* RECORDS FOR PROCESSING *
┄┄┄┄┄┄┄┄┄┄
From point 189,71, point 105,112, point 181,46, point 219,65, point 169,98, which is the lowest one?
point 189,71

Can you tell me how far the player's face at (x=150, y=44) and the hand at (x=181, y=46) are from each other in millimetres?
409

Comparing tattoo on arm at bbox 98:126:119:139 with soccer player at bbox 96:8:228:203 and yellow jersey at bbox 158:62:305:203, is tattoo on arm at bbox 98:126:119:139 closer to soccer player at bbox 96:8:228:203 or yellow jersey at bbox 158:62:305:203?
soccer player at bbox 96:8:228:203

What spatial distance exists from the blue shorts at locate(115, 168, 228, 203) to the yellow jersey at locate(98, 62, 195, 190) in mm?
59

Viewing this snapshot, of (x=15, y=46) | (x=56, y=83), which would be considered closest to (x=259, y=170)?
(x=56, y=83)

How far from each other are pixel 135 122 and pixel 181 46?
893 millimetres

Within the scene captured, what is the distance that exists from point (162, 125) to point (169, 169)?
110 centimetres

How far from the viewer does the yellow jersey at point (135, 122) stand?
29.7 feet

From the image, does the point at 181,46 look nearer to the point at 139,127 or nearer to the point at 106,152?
┄┄┄┄┄┄┄┄┄┄
* WORK TO BE COMPLETED *
Render every line of the records above as a numbered list, leaving out the blank lines.

* WRITTEN ANSWER *
1. From point 189,71, point 105,112, point 181,46, point 219,65, point 169,98, which is the lowest one?
2. point 189,71
3. Can you tell me how far the player's face at (x=150, y=44) and the hand at (x=181, y=46) are from each other in millimetres?
4. 409
5. Comparing tattoo on arm at bbox 98:126:119:139 with soccer player at bbox 96:8:228:203 and yellow jersey at bbox 158:62:305:203, is tattoo on arm at bbox 98:126:119:139 closer to soccer player at bbox 96:8:228:203 or yellow jersey at bbox 158:62:305:203?
6. soccer player at bbox 96:8:228:203
7. What spatial distance exists from the blue shorts at locate(115, 168, 228, 203) to the yellow jersey at locate(98, 62, 195, 190) in mm?
8. 59
9. Viewing this snapshot, of (x=15, y=46) | (x=56, y=83), which would be considered closest to (x=259, y=170)?
10. (x=56, y=83)
11. How far from each other are pixel 135 122 and pixel 181 46?
12. 893 millimetres
13. Within the scene captured, what is the distance that exists from point (162, 125) to point (169, 169)?
14. 110 centimetres
15. How far from the viewer does the yellow jersey at point (135, 122) stand?
16. 29.7 feet
17. From the image, does the point at 181,46 look nearer to the point at 139,127 or nearer to the point at 106,152?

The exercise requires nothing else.